In legumes, inhibition of N_{2} fixation may lead to pale, yellowing, nitrogen-deficient plants. The size and number of root nodules are often reduced.

==Soil conditions==
Molybdenum deficiency is common in many different types of soil; some soils have low total Mo concentrations, and others have low plant-available Mo due to strong Mo sorption. Symptoms are most common where both conditions apply, such as in acid sandy soils. Molybdenum may be strongly sorbed in ironstone soils. Liming of soils frequently relieves Mo deficiency by decreasing Mo sorption.
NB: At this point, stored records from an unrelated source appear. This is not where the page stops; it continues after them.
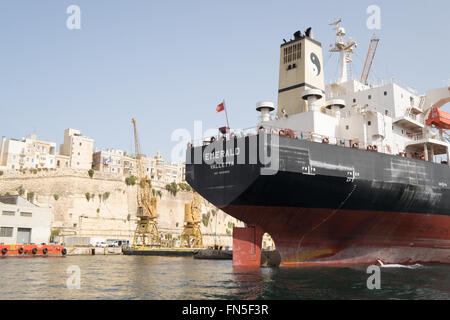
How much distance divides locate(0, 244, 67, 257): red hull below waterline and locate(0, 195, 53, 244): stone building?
4.96m

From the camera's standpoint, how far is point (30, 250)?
132ft

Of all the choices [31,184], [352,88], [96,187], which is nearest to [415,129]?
[352,88]

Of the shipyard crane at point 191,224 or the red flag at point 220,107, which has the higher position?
the red flag at point 220,107

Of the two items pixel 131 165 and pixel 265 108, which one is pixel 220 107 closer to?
pixel 265 108

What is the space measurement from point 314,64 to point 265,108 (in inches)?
181

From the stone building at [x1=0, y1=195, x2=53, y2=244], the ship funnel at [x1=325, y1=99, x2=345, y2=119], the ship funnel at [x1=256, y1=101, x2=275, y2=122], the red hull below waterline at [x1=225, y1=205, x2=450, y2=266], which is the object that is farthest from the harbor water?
the stone building at [x1=0, y1=195, x2=53, y2=244]

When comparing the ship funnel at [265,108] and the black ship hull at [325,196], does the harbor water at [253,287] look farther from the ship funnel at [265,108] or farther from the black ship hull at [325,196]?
the ship funnel at [265,108]

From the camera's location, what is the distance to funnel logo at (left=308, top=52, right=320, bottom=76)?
26.1 metres

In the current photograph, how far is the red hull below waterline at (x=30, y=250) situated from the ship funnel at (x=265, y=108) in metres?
28.4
==Molybdenum requirements==
Molybdenum is an essential micronutrient which means it is essential for plant growth and development, but is required in very small quantities. Although Mo requirements vary among crops, Mo leaf concentrations (on a dry matter basis) in the range 0.2–2.0 mg kg^{−1} are adequate for most crops.

==Treatment==
Raising the soil pH by liming frequently relieves Mo deficiency. In many situations, however, a soil-, seed- or foliar application of a Mo fertilizer is far more cost-effective than the use of lime to increase Mo availability. Sodium molybdate is a typical source of Mo. Typical soil and foliar application rates are 50–200 g Mo ha^{−1}; recommended rates for seed treatment range from 7–100 g Mo ha^{−1}. Other sources recommend application levels of 0.25 kg/acre.